Menurut muhadditsin istilah adat digunakan untuk individu maupun kelompok, sedangkan urf hanya untuk kelompok saja[11]. Pembagian urf berdasar umum dan khususnya ada tiga; pertama, urf ‘aamah (kebiasaan yang umum), adalah kebiasaan yang berlangsung tanpa terikat oleh masa tertentu, yang dikerjakan disetiap negri. Contohnya apabila seseorang bersumpah untuk tidak masuk kesuatu daerah tertentu, tapi suatu hari dia menginjakkan kaki didaerah itu, maka dia dianggap melanggar sumpah meskipun satu kakinya masih berada diluar daerah itu. Kedua, urf khass (kebiasaan khusus), adalah kebiasaan sekelompok atau suatu jama’ah tertentu ditempat tertentu. Contohnya adalah penggunaan istilah-istilah yang berbeda disetiap negara. Ketiga, urf syar’i (kebisaan yang merupakan syari’at) contoh, sholat puasa, zakat, haji dsb.
Menurut jumhur fuqaha’, urf khass tidak bisa dianggap untuk menentukan hukum secara khusus dan meninggalkan qiyas, akan tetapi para fuqaha’ dari kalangan Hanafiyah dan Syafi’iyah membolehkannya[12]. Sedangkan sebab dari yang tidak membolehkan mengkhususkan nash atau qiyas dengan urf karena adanya perbedaan disetiap daerah, ditakutkan ada sebuah daerah yang tidak masuk dalam kekhususan daerah itu[13].

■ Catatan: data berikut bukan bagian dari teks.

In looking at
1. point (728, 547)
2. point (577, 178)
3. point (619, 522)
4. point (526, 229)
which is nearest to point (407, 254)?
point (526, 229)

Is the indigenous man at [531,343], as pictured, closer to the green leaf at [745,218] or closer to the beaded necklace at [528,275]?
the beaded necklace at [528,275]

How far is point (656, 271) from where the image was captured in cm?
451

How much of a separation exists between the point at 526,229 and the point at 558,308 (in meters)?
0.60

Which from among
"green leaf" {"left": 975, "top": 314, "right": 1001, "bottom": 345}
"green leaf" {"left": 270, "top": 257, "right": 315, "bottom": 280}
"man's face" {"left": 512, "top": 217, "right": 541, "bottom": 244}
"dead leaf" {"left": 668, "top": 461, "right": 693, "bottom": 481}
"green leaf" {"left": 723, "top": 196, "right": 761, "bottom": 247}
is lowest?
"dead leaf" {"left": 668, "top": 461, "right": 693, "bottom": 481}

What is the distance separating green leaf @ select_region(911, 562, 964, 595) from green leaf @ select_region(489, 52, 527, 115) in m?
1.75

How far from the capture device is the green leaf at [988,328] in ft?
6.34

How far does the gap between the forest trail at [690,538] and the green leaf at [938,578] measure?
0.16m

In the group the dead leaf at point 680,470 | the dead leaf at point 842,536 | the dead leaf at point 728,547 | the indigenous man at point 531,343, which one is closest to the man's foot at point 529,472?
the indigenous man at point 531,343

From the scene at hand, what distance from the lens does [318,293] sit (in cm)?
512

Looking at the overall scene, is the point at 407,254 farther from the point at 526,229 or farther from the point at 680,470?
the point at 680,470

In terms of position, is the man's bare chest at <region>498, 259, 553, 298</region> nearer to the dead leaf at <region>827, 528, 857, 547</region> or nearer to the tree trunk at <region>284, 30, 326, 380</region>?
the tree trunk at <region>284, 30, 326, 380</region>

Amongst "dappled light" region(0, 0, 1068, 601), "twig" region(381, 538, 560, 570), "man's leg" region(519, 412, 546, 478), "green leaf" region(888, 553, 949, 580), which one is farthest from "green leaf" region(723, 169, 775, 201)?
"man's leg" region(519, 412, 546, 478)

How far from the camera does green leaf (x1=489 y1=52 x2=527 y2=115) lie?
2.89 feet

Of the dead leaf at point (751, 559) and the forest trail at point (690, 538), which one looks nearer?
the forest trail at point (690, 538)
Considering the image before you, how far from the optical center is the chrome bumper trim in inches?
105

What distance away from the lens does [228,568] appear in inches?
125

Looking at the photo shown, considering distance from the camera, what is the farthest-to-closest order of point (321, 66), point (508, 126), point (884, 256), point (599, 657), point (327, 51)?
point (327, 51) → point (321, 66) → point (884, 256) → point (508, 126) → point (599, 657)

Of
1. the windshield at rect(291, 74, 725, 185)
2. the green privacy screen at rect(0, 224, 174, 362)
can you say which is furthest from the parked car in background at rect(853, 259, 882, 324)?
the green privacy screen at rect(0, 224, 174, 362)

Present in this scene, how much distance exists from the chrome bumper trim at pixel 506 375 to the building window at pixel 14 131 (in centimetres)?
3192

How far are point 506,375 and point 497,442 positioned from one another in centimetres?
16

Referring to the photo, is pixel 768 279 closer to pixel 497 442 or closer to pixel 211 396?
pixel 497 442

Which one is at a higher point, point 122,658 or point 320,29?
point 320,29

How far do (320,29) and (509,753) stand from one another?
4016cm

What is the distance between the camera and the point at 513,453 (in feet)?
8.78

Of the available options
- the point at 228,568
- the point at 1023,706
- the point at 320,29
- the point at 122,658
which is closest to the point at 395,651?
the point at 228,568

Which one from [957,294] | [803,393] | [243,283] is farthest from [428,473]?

Lalu bagimana kedudukan urf ini atas nash-nash syar’i?, ada dua keadaan yang harus dipahami[14]:
a. Apabila urf tidak bertentangan dengan dalil-dalil syar’i, maka wajib beramal dengannya, karena posisi mengamalkannya sama dengan mengamalkan dalil itu sendiri
b. Jika urf bertentangan dengan dalil syar’i maka: 1) Jika pertentangannya dari semua sisi maka, nash didahulukan dengan 3 sebab, tidak ada hak hamba dalam merubah nash, nash lebih kuat dari urf, dan urf terkadang mengandung sesuatu yang bathil. 2) Jika pertentangannya tidak pada semua dan dalil penentangnya adalah dalil khusus atau qiyas, sedangkan urfnya adalah umum, dalam posisi ini didahulukan urf demi kemaslahatan umum. 3) Jika bertentangan dengan sebuah dalil, yang dalil itu landasannya adalah urf, maka menurut para ulama nash ditinggalkan dan wajib mengamalkan urf. 4) Apabila bertentangan dengan pendapat para mujtahid, yang para mujtahid dizaman itu melandaskan ijtihadnya diatas urf, kemudian muncul permasalahan baru, maka didahulukan urf meskipun bertentangan dengan pendapat sebelumnya.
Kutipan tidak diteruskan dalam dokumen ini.